Random ordinary differential equations (RODEs) are pathwise ordinary differential equations that contain a stochastic process in their vector field functions. They have been used for many years in a wide range of applications, but have been very much overshadowed by stochastic ordinary differential equations (SODEs). The stochastic process could be a fractional Brownian motion, but when it is a diffusion process there is a close connection between RODEs and SODEs through the Doss-Sussmann transformation and its generalisations, which relate a RODE and an SODE with the same (transformed) solutions. RODEs play an important role in the theory of random dynamical systems and random attractors.
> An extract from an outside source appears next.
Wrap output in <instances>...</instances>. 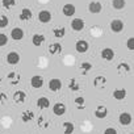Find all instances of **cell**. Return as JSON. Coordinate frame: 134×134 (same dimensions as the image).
Listing matches in <instances>:
<instances>
[{"instance_id": "6da1fadb", "label": "cell", "mask_w": 134, "mask_h": 134, "mask_svg": "<svg viewBox=\"0 0 134 134\" xmlns=\"http://www.w3.org/2000/svg\"><path fill=\"white\" fill-rule=\"evenodd\" d=\"M124 21L120 20V19H114L110 21V30L113 33H121L124 30Z\"/></svg>"}, {"instance_id": "7a4b0ae2", "label": "cell", "mask_w": 134, "mask_h": 134, "mask_svg": "<svg viewBox=\"0 0 134 134\" xmlns=\"http://www.w3.org/2000/svg\"><path fill=\"white\" fill-rule=\"evenodd\" d=\"M88 49H90V43H88L86 40H79V41H76V43H75V50H76L79 54L87 53Z\"/></svg>"}, {"instance_id": "3957f363", "label": "cell", "mask_w": 134, "mask_h": 134, "mask_svg": "<svg viewBox=\"0 0 134 134\" xmlns=\"http://www.w3.org/2000/svg\"><path fill=\"white\" fill-rule=\"evenodd\" d=\"M51 17H53V15H51V12L47 11V9L40 11V13H38V21L42 23V24L50 23V21H51Z\"/></svg>"}, {"instance_id": "277c9868", "label": "cell", "mask_w": 134, "mask_h": 134, "mask_svg": "<svg viewBox=\"0 0 134 134\" xmlns=\"http://www.w3.org/2000/svg\"><path fill=\"white\" fill-rule=\"evenodd\" d=\"M118 121H120V124H121L122 126H127V125L131 124L133 117H131V114H130L129 112H122V113L120 114V117H118Z\"/></svg>"}, {"instance_id": "5b68a950", "label": "cell", "mask_w": 134, "mask_h": 134, "mask_svg": "<svg viewBox=\"0 0 134 134\" xmlns=\"http://www.w3.org/2000/svg\"><path fill=\"white\" fill-rule=\"evenodd\" d=\"M62 12L66 17H72L76 12V8H75L74 4H64L63 8H62Z\"/></svg>"}, {"instance_id": "8992f818", "label": "cell", "mask_w": 134, "mask_h": 134, "mask_svg": "<svg viewBox=\"0 0 134 134\" xmlns=\"http://www.w3.org/2000/svg\"><path fill=\"white\" fill-rule=\"evenodd\" d=\"M7 78H8V80H9V83H11L12 86H17V84L21 82V75H20L17 71H11V72L7 75Z\"/></svg>"}, {"instance_id": "52a82bcc", "label": "cell", "mask_w": 134, "mask_h": 134, "mask_svg": "<svg viewBox=\"0 0 134 134\" xmlns=\"http://www.w3.org/2000/svg\"><path fill=\"white\" fill-rule=\"evenodd\" d=\"M60 88H62V82H60L59 79L53 78V79L49 80V90H50L51 92H58Z\"/></svg>"}, {"instance_id": "ba28073f", "label": "cell", "mask_w": 134, "mask_h": 134, "mask_svg": "<svg viewBox=\"0 0 134 134\" xmlns=\"http://www.w3.org/2000/svg\"><path fill=\"white\" fill-rule=\"evenodd\" d=\"M84 26H86V23H84V20H82V19H74V20L71 21V28H72V30H75V32L83 30Z\"/></svg>"}, {"instance_id": "9c48e42d", "label": "cell", "mask_w": 134, "mask_h": 134, "mask_svg": "<svg viewBox=\"0 0 134 134\" xmlns=\"http://www.w3.org/2000/svg\"><path fill=\"white\" fill-rule=\"evenodd\" d=\"M66 109L67 108H66V105L63 103H55L53 105V113L55 116H63L66 113Z\"/></svg>"}, {"instance_id": "30bf717a", "label": "cell", "mask_w": 134, "mask_h": 134, "mask_svg": "<svg viewBox=\"0 0 134 134\" xmlns=\"http://www.w3.org/2000/svg\"><path fill=\"white\" fill-rule=\"evenodd\" d=\"M101 9H103V7H101V3H100V2H91V3L88 4V11H90L92 15L100 13Z\"/></svg>"}, {"instance_id": "8fae6325", "label": "cell", "mask_w": 134, "mask_h": 134, "mask_svg": "<svg viewBox=\"0 0 134 134\" xmlns=\"http://www.w3.org/2000/svg\"><path fill=\"white\" fill-rule=\"evenodd\" d=\"M101 58L104 59V60H108V62H110L113 58H114V51H113V49H109V47H105V49H103L101 50Z\"/></svg>"}, {"instance_id": "7c38bea8", "label": "cell", "mask_w": 134, "mask_h": 134, "mask_svg": "<svg viewBox=\"0 0 134 134\" xmlns=\"http://www.w3.org/2000/svg\"><path fill=\"white\" fill-rule=\"evenodd\" d=\"M7 62L9 64H17L20 62V54L17 51H9L7 54Z\"/></svg>"}, {"instance_id": "4fadbf2b", "label": "cell", "mask_w": 134, "mask_h": 134, "mask_svg": "<svg viewBox=\"0 0 134 134\" xmlns=\"http://www.w3.org/2000/svg\"><path fill=\"white\" fill-rule=\"evenodd\" d=\"M25 100H26V93L24 92V91H16L15 93H13V101L16 103V104H24L25 103Z\"/></svg>"}, {"instance_id": "5bb4252c", "label": "cell", "mask_w": 134, "mask_h": 134, "mask_svg": "<svg viewBox=\"0 0 134 134\" xmlns=\"http://www.w3.org/2000/svg\"><path fill=\"white\" fill-rule=\"evenodd\" d=\"M108 116V108L105 105H99L96 109H95V117L96 118H105Z\"/></svg>"}, {"instance_id": "9a60e30c", "label": "cell", "mask_w": 134, "mask_h": 134, "mask_svg": "<svg viewBox=\"0 0 134 134\" xmlns=\"http://www.w3.org/2000/svg\"><path fill=\"white\" fill-rule=\"evenodd\" d=\"M11 38L13 41H21L24 38V30L21 28H13L11 32Z\"/></svg>"}, {"instance_id": "2e32d148", "label": "cell", "mask_w": 134, "mask_h": 134, "mask_svg": "<svg viewBox=\"0 0 134 134\" xmlns=\"http://www.w3.org/2000/svg\"><path fill=\"white\" fill-rule=\"evenodd\" d=\"M93 86L95 88H99V90H103L105 86H107V78L103 76V75H97L93 80Z\"/></svg>"}, {"instance_id": "e0dca14e", "label": "cell", "mask_w": 134, "mask_h": 134, "mask_svg": "<svg viewBox=\"0 0 134 134\" xmlns=\"http://www.w3.org/2000/svg\"><path fill=\"white\" fill-rule=\"evenodd\" d=\"M30 86L33 88H41L43 86V78L41 75H34L32 79H30Z\"/></svg>"}, {"instance_id": "ac0fdd59", "label": "cell", "mask_w": 134, "mask_h": 134, "mask_svg": "<svg viewBox=\"0 0 134 134\" xmlns=\"http://www.w3.org/2000/svg\"><path fill=\"white\" fill-rule=\"evenodd\" d=\"M33 19V12L29 9V8H24L21 12H20V20L21 21H29Z\"/></svg>"}, {"instance_id": "d6986e66", "label": "cell", "mask_w": 134, "mask_h": 134, "mask_svg": "<svg viewBox=\"0 0 134 134\" xmlns=\"http://www.w3.org/2000/svg\"><path fill=\"white\" fill-rule=\"evenodd\" d=\"M32 120H34V112L33 110H30V109H26V110H24L23 113H21V121L23 122H29V121H32Z\"/></svg>"}, {"instance_id": "ffe728a7", "label": "cell", "mask_w": 134, "mask_h": 134, "mask_svg": "<svg viewBox=\"0 0 134 134\" xmlns=\"http://www.w3.org/2000/svg\"><path fill=\"white\" fill-rule=\"evenodd\" d=\"M62 129H63V134H74L75 125L72 122H70V121H66V122H63Z\"/></svg>"}, {"instance_id": "44dd1931", "label": "cell", "mask_w": 134, "mask_h": 134, "mask_svg": "<svg viewBox=\"0 0 134 134\" xmlns=\"http://www.w3.org/2000/svg\"><path fill=\"white\" fill-rule=\"evenodd\" d=\"M37 107L38 109H46L50 107V100L45 96H41L40 99H37Z\"/></svg>"}, {"instance_id": "7402d4cb", "label": "cell", "mask_w": 134, "mask_h": 134, "mask_svg": "<svg viewBox=\"0 0 134 134\" xmlns=\"http://www.w3.org/2000/svg\"><path fill=\"white\" fill-rule=\"evenodd\" d=\"M117 71H118V74H121V75H126L127 72H130V64H127V63H125V62L118 63Z\"/></svg>"}, {"instance_id": "603a6c76", "label": "cell", "mask_w": 134, "mask_h": 134, "mask_svg": "<svg viewBox=\"0 0 134 134\" xmlns=\"http://www.w3.org/2000/svg\"><path fill=\"white\" fill-rule=\"evenodd\" d=\"M45 36L43 34H40V33H37V34H34L33 37H32V43L34 45V46H41L43 42H45Z\"/></svg>"}, {"instance_id": "cb8c5ba5", "label": "cell", "mask_w": 134, "mask_h": 134, "mask_svg": "<svg viewBox=\"0 0 134 134\" xmlns=\"http://www.w3.org/2000/svg\"><path fill=\"white\" fill-rule=\"evenodd\" d=\"M62 45L59 43V42H55V43H51L50 46H49V53L51 54V55H54V54H60L62 53Z\"/></svg>"}, {"instance_id": "d4e9b609", "label": "cell", "mask_w": 134, "mask_h": 134, "mask_svg": "<svg viewBox=\"0 0 134 134\" xmlns=\"http://www.w3.org/2000/svg\"><path fill=\"white\" fill-rule=\"evenodd\" d=\"M113 97H114L116 100L121 101V100H124V99L126 97V91H125L124 88H118V90H114V91H113Z\"/></svg>"}, {"instance_id": "484cf974", "label": "cell", "mask_w": 134, "mask_h": 134, "mask_svg": "<svg viewBox=\"0 0 134 134\" xmlns=\"http://www.w3.org/2000/svg\"><path fill=\"white\" fill-rule=\"evenodd\" d=\"M92 70V63L91 62H83L80 63V72L82 75H87Z\"/></svg>"}, {"instance_id": "4316f807", "label": "cell", "mask_w": 134, "mask_h": 134, "mask_svg": "<svg viewBox=\"0 0 134 134\" xmlns=\"http://www.w3.org/2000/svg\"><path fill=\"white\" fill-rule=\"evenodd\" d=\"M66 34V29L63 26H59V28H54L53 29V36L57 37V38H63Z\"/></svg>"}, {"instance_id": "83f0119b", "label": "cell", "mask_w": 134, "mask_h": 134, "mask_svg": "<svg viewBox=\"0 0 134 134\" xmlns=\"http://www.w3.org/2000/svg\"><path fill=\"white\" fill-rule=\"evenodd\" d=\"M69 88H70L72 92H76V91H79V90H80V84L78 83V80H76V79L71 78V79L69 80Z\"/></svg>"}, {"instance_id": "f1b7e54d", "label": "cell", "mask_w": 134, "mask_h": 134, "mask_svg": "<svg viewBox=\"0 0 134 134\" xmlns=\"http://www.w3.org/2000/svg\"><path fill=\"white\" fill-rule=\"evenodd\" d=\"M37 125H38V127H41V129H47V127H49V121L46 120V117L40 116L38 120H37Z\"/></svg>"}, {"instance_id": "f546056e", "label": "cell", "mask_w": 134, "mask_h": 134, "mask_svg": "<svg viewBox=\"0 0 134 134\" xmlns=\"http://www.w3.org/2000/svg\"><path fill=\"white\" fill-rule=\"evenodd\" d=\"M125 5H126L125 0H112V7L114 9H122L125 8Z\"/></svg>"}, {"instance_id": "4dcf8cb0", "label": "cell", "mask_w": 134, "mask_h": 134, "mask_svg": "<svg viewBox=\"0 0 134 134\" xmlns=\"http://www.w3.org/2000/svg\"><path fill=\"white\" fill-rule=\"evenodd\" d=\"M2 4L5 9H11L16 5V0H2Z\"/></svg>"}, {"instance_id": "1f68e13d", "label": "cell", "mask_w": 134, "mask_h": 134, "mask_svg": "<svg viewBox=\"0 0 134 134\" xmlns=\"http://www.w3.org/2000/svg\"><path fill=\"white\" fill-rule=\"evenodd\" d=\"M74 103H75V105L78 107V109H83V108L86 107V100H84V97H82V96L76 97V99L74 100Z\"/></svg>"}, {"instance_id": "d6a6232c", "label": "cell", "mask_w": 134, "mask_h": 134, "mask_svg": "<svg viewBox=\"0 0 134 134\" xmlns=\"http://www.w3.org/2000/svg\"><path fill=\"white\" fill-rule=\"evenodd\" d=\"M8 24H9L8 17L4 16V15H0V28H2V29H3V28H7Z\"/></svg>"}, {"instance_id": "836d02e7", "label": "cell", "mask_w": 134, "mask_h": 134, "mask_svg": "<svg viewBox=\"0 0 134 134\" xmlns=\"http://www.w3.org/2000/svg\"><path fill=\"white\" fill-rule=\"evenodd\" d=\"M126 47H127L130 51L134 50V38H133V37L127 38V41H126Z\"/></svg>"}, {"instance_id": "e575fe53", "label": "cell", "mask_w": 134, "mask_h": 134, "mask_svg": "<svg viewBox=\"0 0 134 134\" xmlns=\"http://www.w3.org/2000/svg\"><path fill=\"white\" fill-rule=\"evenodd\" d=\"M8 42V37L4 33H0V46H5Z\"/></svg>"}, {"instance_id": "d590c367", "label": "cell", "mask_w": 134, "mask_h": 134, "mask_svg": "<svg viewBox=\"0 0 134 134\" xmlns=\"http://www.w3.org/2000/svg\"><path fill=\"white\" fill-rule=\"evenodd\" d=\"M8 101V96L4 93V92H0V105H3Z\"/></svg>"}, {"instance_id": "8d00e7d4", "label": "cell", "mask_w": 134, "mask_h": 134, "mask_svg": "<svg viewBox=\"0 0 134 134\" xmlns=\"http://www.w3.org/2000/svg\"><path fill=\"white\" fill-rule=\"evenodd\" d=\"M104 134H117V129L109 126V127H107V129L104 130Z\"/></svg>"}, {"instance_id": "74e56055", "label": "cell", "mask_w": 134, "mask_h": 134, "mask_svg": "<svg viewBox=\"0 0 134 134\" xmlns=\"http://www.w3.org/2000/svg\"><path fill=\"white\" fill-rule=\"evenodd\" d=\"M129 134H133V133H129Z\"/></svg>"}]
</instances>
They are also useful in biology.

Classical numerical schemes such as Runge-Kutta schemes can be used for RODEs but do not achieve their usual high order since the vector field does not inherit enough smoothness in time from the driving process. It will be shown how, nevertheless, Taylor expansions of the solutions of RODES can be obtained when the stochastic process has Hoelder continuous sample paths and then used to derive pathwise  convergent numerical schemes of arbitrarily high order. RODEs with Ito noise will also be considered as well as RODEs with afine structure and Poisson noise. Applications to biology in will be given.

Xiaoying Han and P. E. Kloeden, Random Ordinary Differential Equations and their Numerical Solution,  Springer Nature Singapore, 2017.